One of the first roadside zomg-look-at-the-scenery pullouts at the northern end of Cape Disappointment State Park happens to overlook a wonderful example of what happens when sediment fills in the sea round a sea stack. Can you spot it?

Image is looking out to sea. In the foreground are trees, some snags, and a knob of rock. Beyond it is a flat area covered with vegetation and a strip of sandy beach beyond.

Lonely Sea Stack is Lonely

This is the result when a nice, hard stack of basalt (in this case the Eocene Crescent Formation basalt) ends up in a sea of sediment instead of a sea of saltwater. Poor thing is now stuck inland. The only time it’ll be a stack again is either during a tsunami or if sea level rises.

Image shows a closer view of the top of the former sea stack, which has grown a mantle of moss, grass, and possibly a tree.

Let’s Call it Broody.

There’s probably some technical term for these things. I thought it was “knocker,” but that seems to only refer to knobs of rock within a melange. And my brief attempt to wrestle an answer out of Google was non-successful.
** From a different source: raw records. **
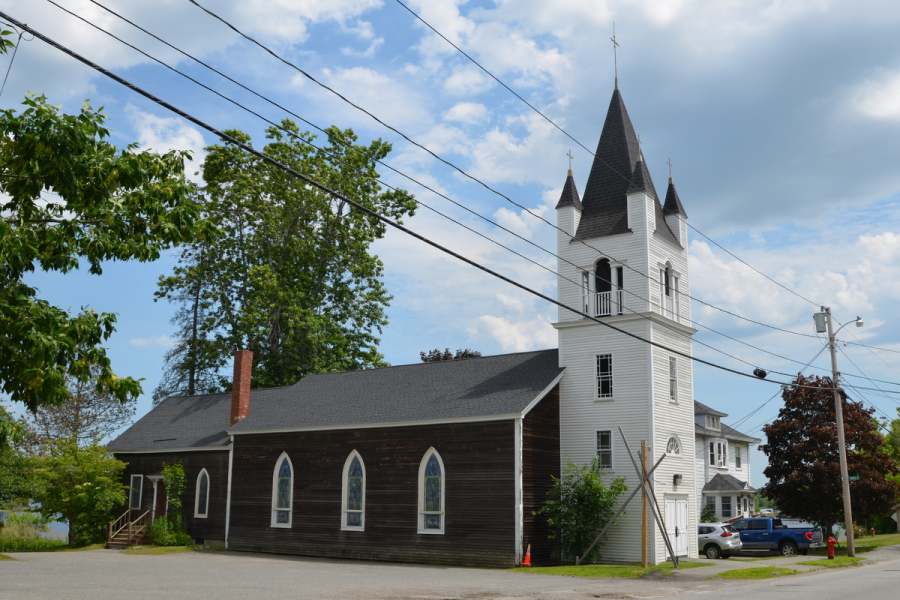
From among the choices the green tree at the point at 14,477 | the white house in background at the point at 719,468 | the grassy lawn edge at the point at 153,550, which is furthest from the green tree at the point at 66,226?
the white house in background at the point at 719,468

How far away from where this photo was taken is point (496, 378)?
32.1 meters

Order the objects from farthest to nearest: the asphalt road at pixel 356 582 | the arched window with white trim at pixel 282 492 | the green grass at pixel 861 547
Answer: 1. the green grass at pixel 861 547
2. the arched window with white trim at pixel 282 492
3. the asphalt road at pixel 356 582

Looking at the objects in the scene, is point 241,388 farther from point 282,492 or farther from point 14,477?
point 14,477

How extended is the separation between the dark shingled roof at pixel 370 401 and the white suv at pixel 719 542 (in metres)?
10.7

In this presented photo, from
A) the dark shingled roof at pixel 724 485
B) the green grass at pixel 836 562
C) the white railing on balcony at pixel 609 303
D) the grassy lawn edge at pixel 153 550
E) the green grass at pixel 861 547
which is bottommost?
the grassy lawn edge at pixel 153 550

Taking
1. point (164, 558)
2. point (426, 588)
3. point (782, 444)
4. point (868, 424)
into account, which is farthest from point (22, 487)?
point (868, 424)

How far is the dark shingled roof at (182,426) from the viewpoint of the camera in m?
38.6

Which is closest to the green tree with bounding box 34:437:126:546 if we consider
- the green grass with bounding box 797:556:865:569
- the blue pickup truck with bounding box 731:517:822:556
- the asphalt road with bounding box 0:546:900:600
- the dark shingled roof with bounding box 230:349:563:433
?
the dark shingled roof with bounding box 230:349:563:433

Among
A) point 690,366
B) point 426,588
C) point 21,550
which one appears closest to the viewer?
point 426,588

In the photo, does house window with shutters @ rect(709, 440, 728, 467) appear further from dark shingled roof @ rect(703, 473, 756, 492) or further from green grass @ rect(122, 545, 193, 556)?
green grass @ rect(122, 545, 193, 556)

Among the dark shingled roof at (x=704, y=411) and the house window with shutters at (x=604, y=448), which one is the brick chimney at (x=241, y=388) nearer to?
the house window with shutters at (x=604, y=448)

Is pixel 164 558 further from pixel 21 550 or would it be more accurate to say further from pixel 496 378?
pixel 496 378

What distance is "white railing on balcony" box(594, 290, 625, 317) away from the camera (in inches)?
1231

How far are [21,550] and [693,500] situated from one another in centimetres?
2935
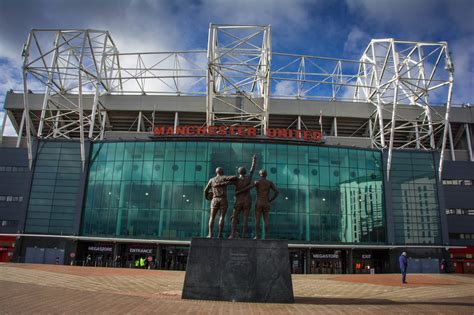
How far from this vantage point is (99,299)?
40.9 feet

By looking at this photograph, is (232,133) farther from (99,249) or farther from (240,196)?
(240,196)

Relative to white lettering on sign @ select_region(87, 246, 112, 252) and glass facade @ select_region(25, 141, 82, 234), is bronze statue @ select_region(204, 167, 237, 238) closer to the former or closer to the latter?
white lettering on sign @ select_region(87, 246, 112, 252)

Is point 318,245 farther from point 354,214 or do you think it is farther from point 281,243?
point 281,243

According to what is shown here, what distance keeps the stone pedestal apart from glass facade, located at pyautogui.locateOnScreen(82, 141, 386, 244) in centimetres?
2484

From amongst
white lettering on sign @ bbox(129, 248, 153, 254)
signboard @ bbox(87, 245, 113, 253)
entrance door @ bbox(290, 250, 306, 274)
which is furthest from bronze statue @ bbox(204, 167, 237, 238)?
signboard @ bbox(87, 245, 113, 253)

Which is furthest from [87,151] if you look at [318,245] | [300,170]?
[318,245]

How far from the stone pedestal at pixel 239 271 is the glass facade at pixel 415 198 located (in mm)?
32150

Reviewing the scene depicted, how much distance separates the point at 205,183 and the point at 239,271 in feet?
88.3

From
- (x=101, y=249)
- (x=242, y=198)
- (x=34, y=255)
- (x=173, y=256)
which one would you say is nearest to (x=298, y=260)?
(x=173, y=256)

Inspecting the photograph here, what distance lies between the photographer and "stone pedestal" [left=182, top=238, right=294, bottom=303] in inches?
516

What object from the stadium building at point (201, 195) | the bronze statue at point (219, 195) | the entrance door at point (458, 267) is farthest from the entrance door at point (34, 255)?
the entrance door at point (458, 267)

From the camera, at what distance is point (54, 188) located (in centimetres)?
4159

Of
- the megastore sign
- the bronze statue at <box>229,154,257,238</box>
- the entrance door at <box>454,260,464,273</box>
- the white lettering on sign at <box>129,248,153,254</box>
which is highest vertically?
the megastore sign

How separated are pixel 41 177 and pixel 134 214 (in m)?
12.2
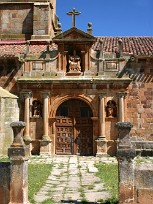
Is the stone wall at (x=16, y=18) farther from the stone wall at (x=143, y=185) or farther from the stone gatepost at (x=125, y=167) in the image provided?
the stone wall at (x=143, y=185)

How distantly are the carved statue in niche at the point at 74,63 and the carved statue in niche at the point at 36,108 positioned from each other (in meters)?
2.34

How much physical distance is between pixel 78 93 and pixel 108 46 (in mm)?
4362

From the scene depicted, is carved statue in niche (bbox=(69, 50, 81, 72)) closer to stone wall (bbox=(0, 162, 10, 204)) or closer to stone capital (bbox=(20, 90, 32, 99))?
stone capital (bbox=(20, 90, 32, 99))

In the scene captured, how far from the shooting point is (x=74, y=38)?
1653 cm

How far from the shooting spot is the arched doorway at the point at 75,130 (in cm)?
1650

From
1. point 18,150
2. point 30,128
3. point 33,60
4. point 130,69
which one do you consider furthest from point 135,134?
point 18,150

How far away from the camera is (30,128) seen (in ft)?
54.0

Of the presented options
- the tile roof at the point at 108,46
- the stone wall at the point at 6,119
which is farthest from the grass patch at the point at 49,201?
the tile roof at the point at 108,46

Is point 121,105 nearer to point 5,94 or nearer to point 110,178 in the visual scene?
point 5,94

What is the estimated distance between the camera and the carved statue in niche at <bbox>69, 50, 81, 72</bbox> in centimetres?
1656

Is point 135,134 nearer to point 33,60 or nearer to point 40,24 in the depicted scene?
point 33,60

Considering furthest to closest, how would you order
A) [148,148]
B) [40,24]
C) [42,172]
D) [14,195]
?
[40,24] → [148,148] → [42,172] → [14,195]

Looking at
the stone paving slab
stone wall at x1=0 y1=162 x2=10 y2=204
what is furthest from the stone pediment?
stone wall at x1=0 y1=162 x2=10 y2=204

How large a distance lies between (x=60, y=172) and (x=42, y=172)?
24.2 inches
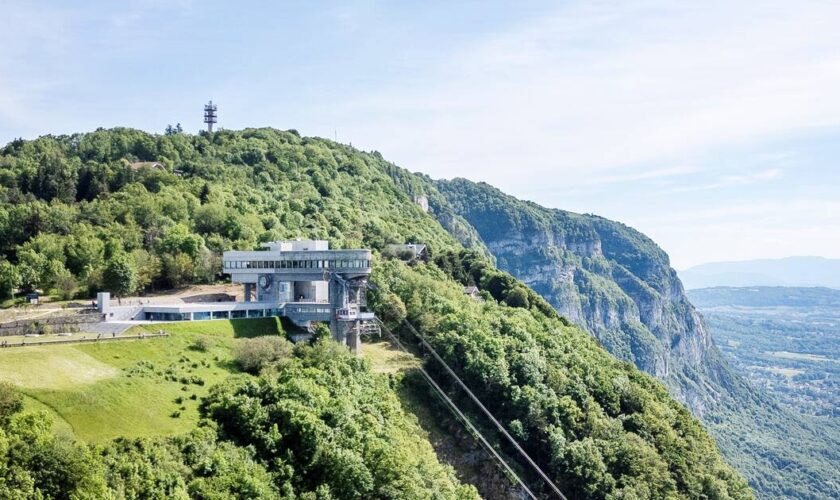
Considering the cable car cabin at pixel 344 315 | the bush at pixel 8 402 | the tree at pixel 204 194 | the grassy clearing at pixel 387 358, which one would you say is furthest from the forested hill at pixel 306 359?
the cable car cabin at pixel 344 315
Who here knows what they’re technically called?

If there is no technical term, I call dibs on calling them “broodies,” just in case that catches on.

Comments

  1. Trebuchet says

    Not all that far north of there, near Tokeland, a whole lighthouse and small community were washed into the ocean at the north side of the entrance to Willapa Bay. The sea giveth, and the sea taketh away.

    The Gray’s Harbor Lighthouse, in Westport, is now about a mile from the sea after having been built pretty much right on the beach.

  2. Trebuchet says

    Forgot to add: The broodie is cool. At least it’s not pinin’ for the fjords.

  3. lyle says

    A coast with cliffs is an emergent coastline (which most of the US west coast is). For one reason or another sea level is dropping relative to the land. Old sea cliffs and beaches rise above the level of the water and are left So you had uplift which allowed the sediment to fill in. Sea Cliffs Arches etc are signs of an emergent coastline. Consider the SE US as a submergent coastline with big estuaries (for example Chesapeake Bay is really the Susquehanna river valley with the Potomac, James, etc rivers as tributaries) , flat etc. (here relative sea level is rising).

  4. Trebuchet says

    @4, lyle:
    So apparently, the whole country is tilting to the right! And the biggest AGW deniers will be the first to be flooded.